I spend every December reviewing my life and my past, looking at what went well in the past year and what didn’t. I like to reinvent myself from time to time – to become a more perfect imperfect me. Sometimes I just do it to shake a rut, while other times my life has depended on it.
My fate is the same as the people in this picture: oblivion. Not only are they dead, but anyone who could possibly identify them is dead, too. There are no markings on the photograph to give me even the slightest clue as to the date, or the names of the people here, so this picture is all that remains – anonymous ghosts frozen in time – as I will too one day be, my face in a photo moldering in a box in my great-granddaughter’s basement (or scanned and resident in the cloud).
I feel however that before my personal oblivion there are likely a number of years left. I think as part of my reflection on the past I was drawn to go through this big pile of pictures. I shredded two – they were of the ‘let’s embarrass someone on Facebook with this‘ variety and I thought it better they not exist. Others were all part of a puzzle of faces that wove together in a mosaic of family, friends and neighbors. Of places that no longer exist, of events long forgotten until I picked up the photo again.
I cannot prevent a similar oblivion for myself one day, but I can make the best of the time I have, whether it be a day or another 40 years. I’ve put together some personal goals for the coming year and I thought I would share – just in case you yourself are looking to make some changes in your life and would like to take a look at someone else’s thinking on the subject.
I’ve broken them down into 3 categories – mind, body and soul.
- I will focus on the things on this list alone and do no other things. There is much more I want to do but this can wait for another year
- I will continue educating myself on weight, obesity, health and happiness
- I have written and published a book in 2013 that will change people’s lives, and that I will be proud to have written
- I will continue my practice of identifying my attachments and eliminating the unnecessary ones
- I am at my target weight of 185 on March 1st, 2013 and I maintain that weight +/- 4 pounds
- I will continue to perfect my eating practice to include more healthy foods and more joy in all foods I eat – including cheats
- I practice yoga regularly and have found a way to do it that I enjoy and that makes me feel stronger, more flexible and more happy
- I will remind myself daily that my core is my family, my passion for helping people, and for becoming a better person by defining my values more clearly and practicing them more perfectly
- I continue to perfect living my life in a manner that will teach my daughters by example to be strong, independent, kind and loving people
- I will practice awareness more perfectly and take in more of what life presents me
- I will continue to practice doing something every day to show my wife I love her and cherish her
- I will continue to practice gratitude for all that I have been given
- I will not waste time on ‘hobbies’ or ‘pastimes’. My time will not be frittered away in pointless organizing, or anything that can be delayed or deferred that is not part of my core
- I will work to cultivate more joy in my life and in everyone’s lives around me.

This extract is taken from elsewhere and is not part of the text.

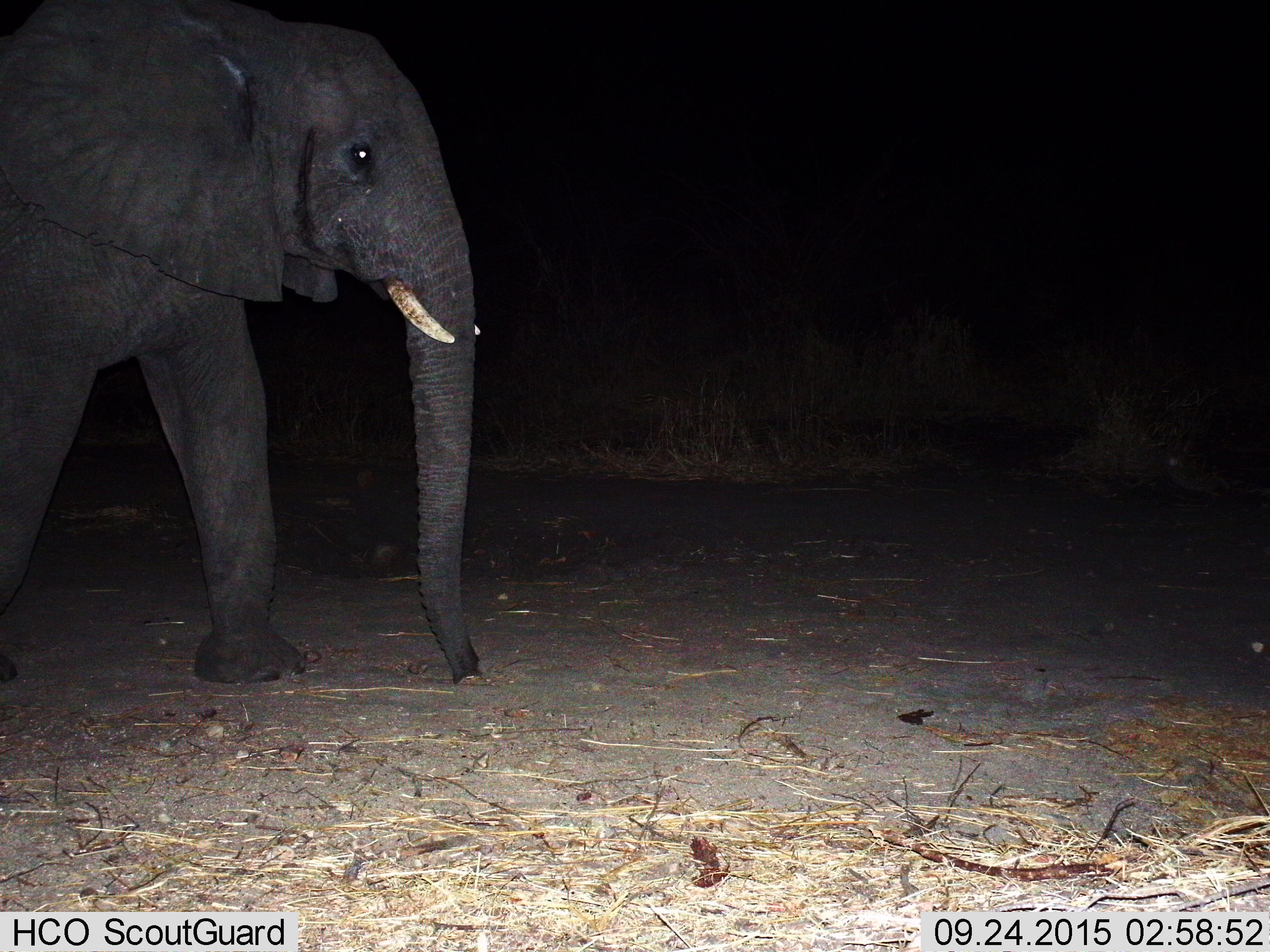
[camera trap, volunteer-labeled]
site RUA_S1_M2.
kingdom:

- I reduce my possessions and will enjoy the ones I have more
If this post strikes you as somewhat morbid or sad it isn’t supposed to be. It is a reminder that time is fleeting and we can’t wait around for things to change.

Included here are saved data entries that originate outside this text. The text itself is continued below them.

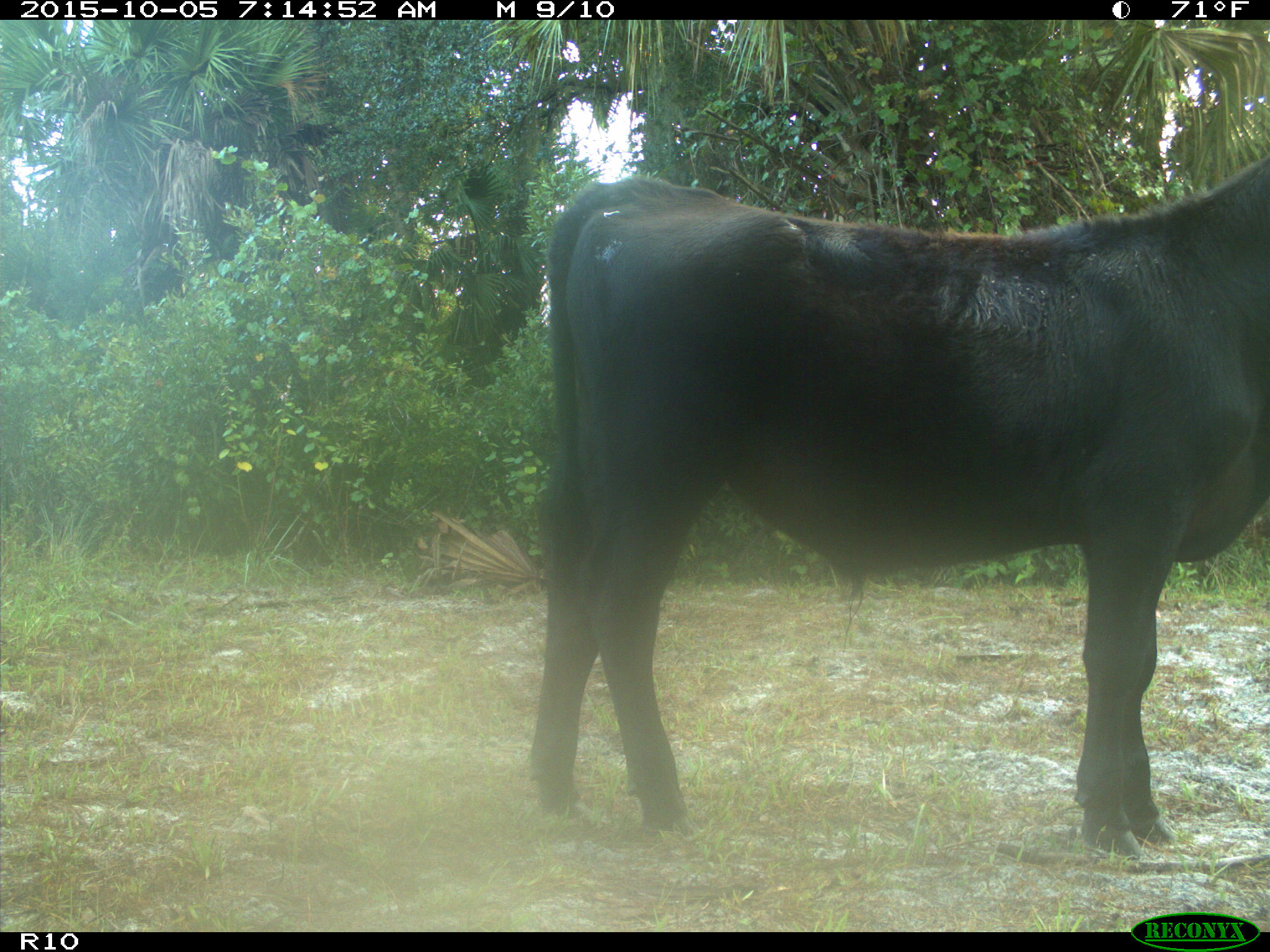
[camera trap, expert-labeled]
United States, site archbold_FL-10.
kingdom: Animalia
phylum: Chordata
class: Mammalia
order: Artiodactyla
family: Bovidae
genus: Bos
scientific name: Bos taurus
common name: domestic cow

There is an old Latin phrase ‘Memento Mori’ which translates as ‘remember you will die’. It was said to have originated in ancient Rome: As a Roman general was parading through the streets during a victory parade, standing behind him was his slave, tasked with reminding the general that, although at his peak today, tomorrow he could fall, or — more likely — be brought down. The servant is thought to have conveyed this with the warning, “Memento mori”.
None of this is meant to depress, but to inspire. We can’t allow our time to slip away. Enjoy the present, and if you can’t, get working on a plan to do so now.
I don’t want to sit around just waiting for oblivion.